--- Given passage Enclosed Below ---
STOCK PURCHASE AGREEMENT


THIS STOCK PURCHASE AGREEMENT (this “Agreement”) is entered into as of August 9, 2007 by and between Trico Marine Services, Inc., a Delaware corporation (the “ Company ”), and Kistefos AS, a Norwegian aksjeselskap (stock company) (“ Seller ”).


RECITALS


A.

On July 30, 2007, the Board of Directors of the Company authorized a share repurchase program permitting the Company to repurchase up to $100 million in aggregate purchase price of shares (the “ Shares ”) of the Company’s common stock, par value $0.01 per share (the “Common Stock”), from time to time in open market transactions, including block purchases, or in privately negotiated transactions on a discretionary basis as determined by the Company’s management (the “ Repurchase Program ”).


B.

The Company is subject to the provisions of The Merchant Marine Act of 1920 (the “ Jones Act ”) pursuant to which, among other things, foreign persons (including Seller) may not hold in excess of 25% of the Company’s outstanding Common Stock.  Seller currently owns approximately 20.0% of the Company’s outstanding Common Stock.


C.

In order for the Company’s repurchases of Shares under the Repurchase Program not to result in a violation of the foreign ownership restrictions under the Jones Act, Seller is willing to sell to the Company, and the Company desires to purchase from Seller, up to $20.0 million in aggregate purchase price of its Shares from time to time in conjunction with the Repurchase Program and on the terms and subject to the conditions set forth in this Agreement.


NOW, THEREFORE, in consideration of the premises and the mutual covenants of the parties hereinafter set forth, and for other good and valuable consideration, the receipt and sufficiency of which is hereby acknowledged, the parties hereto hereby agree as follows:


ARTICLE I

PURCHASE AND SALE OF SHARES


1.1

Purchase and Sale . On the terms and subject to the conditions of this Agreement, from time to time and at the times specified in this Agreement, during the period beginning on the date of this Agreement and ending upon the earlier of (i) the date the Company has acquired from Seller Shares with an aggregate Purchase Price (as defined below) of $20.0 million, (ii) the date the Company publicly announces the termination or expiration of the Company’s Repurchase Program or (iii) the date on which the Seller ceases to hold any Shares (the “ Purchase Period ”), the Company may purchase Shares from Seller (each, a “ Purchase ”), and Seller shall sell Shares to the Company, in the amounts, on the terms and subject to the conditions set forth in this Agreement.  Notwithstanding the preceding sentence, if at any time during the Purchase Period Seller is engaged in a “distribution” of Common Stock (as such term is defined under Regulation M (“ Regulation M ”) promulgated by the Securities and Exchange Commission (the “ Commission ”) pursuant to the Securities Exchange Act of 1934, as amended (the “ Exchange Act ”)), then (x) Seller’s obligation to sell, and the Company’s right to Purchase pursuant to this Agreement shall be suspended during the applicable “restricted period” (as such term is defined in Regulation M) and (y) upon the termination of any such restricted period, the number of Shares that the Company may Purchase shall be adjusted pursuant to Section 1.2 below.
--- End of Enclosed Given passage ---
Requirement A
Answer these questions about the stock purchase agreement, one per line:
(i) On what date was the agreement entered into?
(ii) Approximately what percentage of the Company's outstanding Common Stock does Seller currently own?
(iii) Up to what aggregate purchase price of shares did the Board of Directors authorize the Company to repurchase?
Requirement B
Reproduce everything in the stock purchase agreement from "The Company is" down to "20.0% of the Company’s outstanding Common Stock.".
The entries after this point come from a separate source.
--- Dataset records Enclosed Below ---
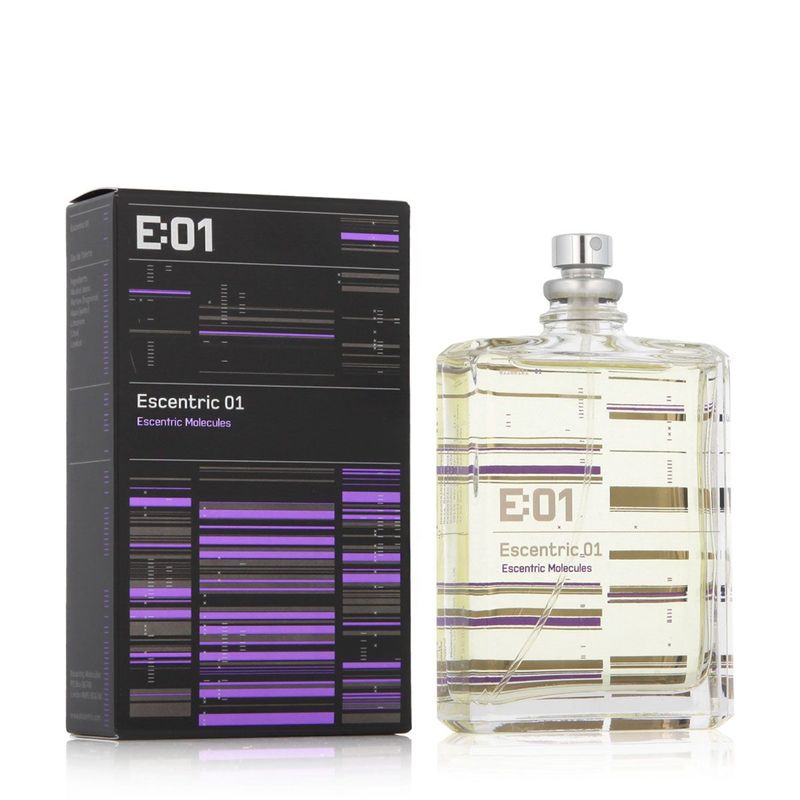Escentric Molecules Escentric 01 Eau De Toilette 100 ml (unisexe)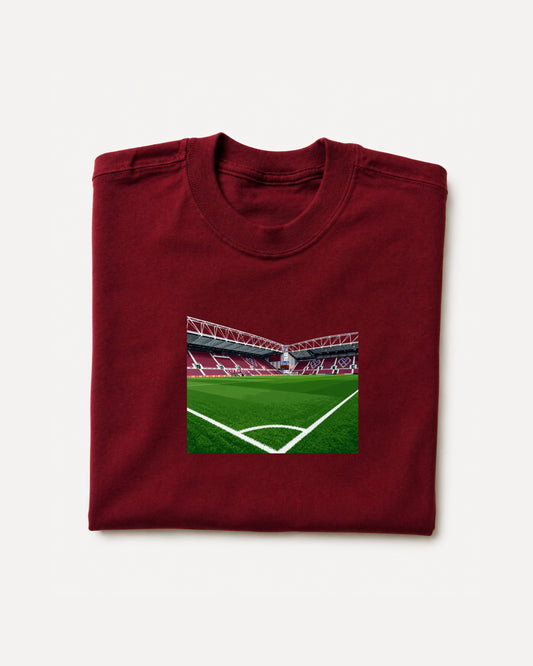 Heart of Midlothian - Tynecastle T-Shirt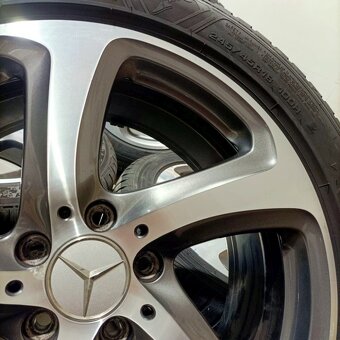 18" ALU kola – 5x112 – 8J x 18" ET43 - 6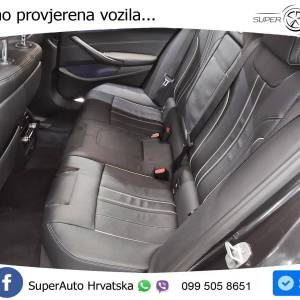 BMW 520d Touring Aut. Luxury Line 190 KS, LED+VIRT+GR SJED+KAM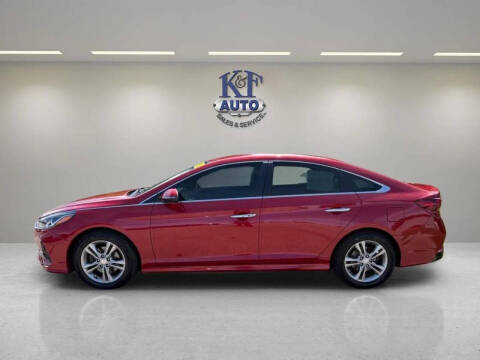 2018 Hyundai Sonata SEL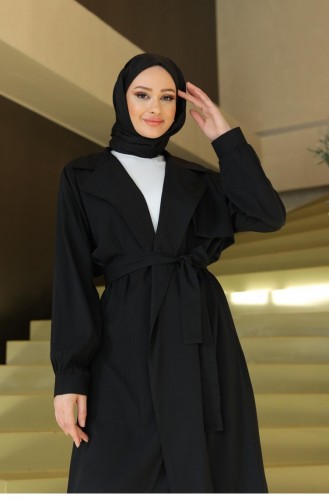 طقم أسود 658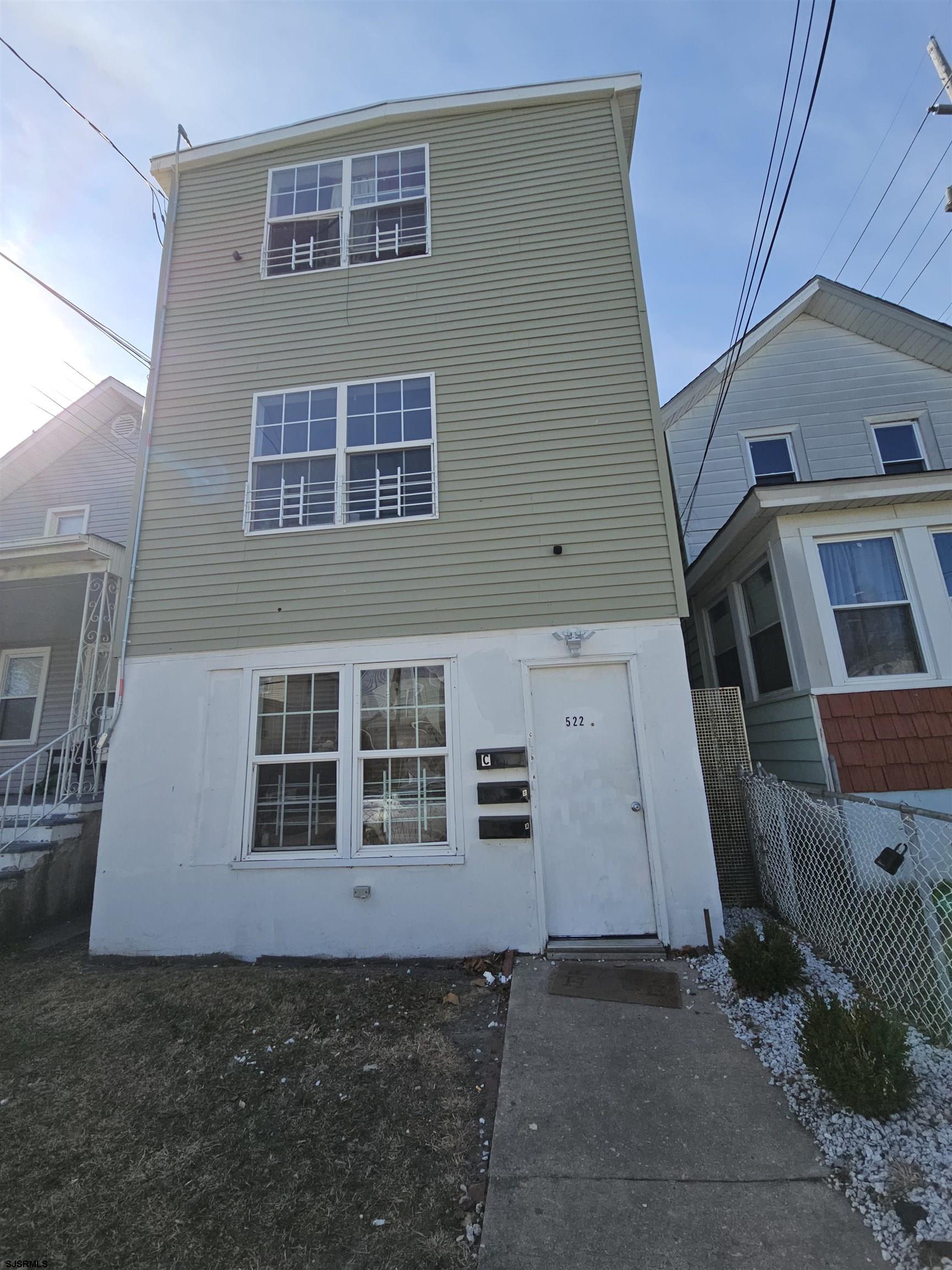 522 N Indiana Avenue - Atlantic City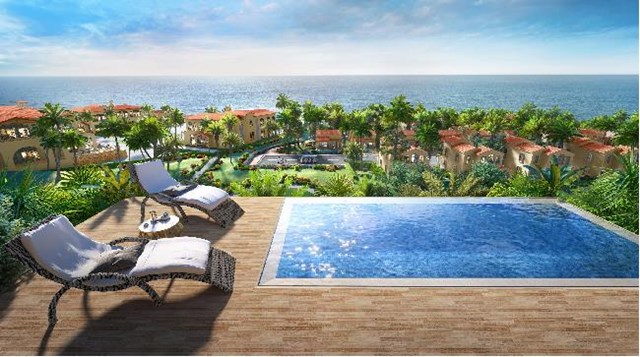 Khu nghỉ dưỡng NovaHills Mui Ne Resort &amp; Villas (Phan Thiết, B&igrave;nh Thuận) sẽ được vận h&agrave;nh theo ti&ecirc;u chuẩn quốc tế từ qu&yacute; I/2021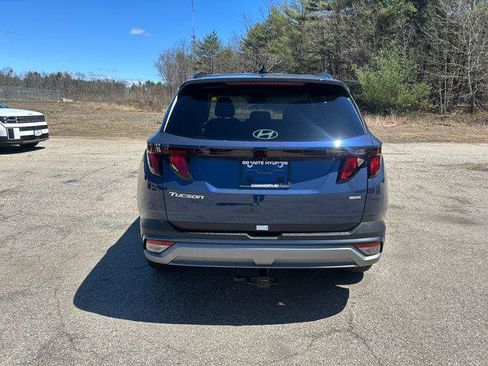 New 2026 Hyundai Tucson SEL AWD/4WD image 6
--- End of Enclosed Dataset records ---
Written response A
(i) August 9, 2007
(ii) Approximately 20.0%
(iii) $100 million

Written response B
The Company is subject to the provisions of The Merchant Marine Act of 1920 (the “ Jones Act ”) pursuant to which, among other things, foreign persons (including Seller) may not hold in excess of 25% of the Company’s outstanding Common Stock.  Seller currently owns approximately 20.0% of the Company’s outstanding Common Stock.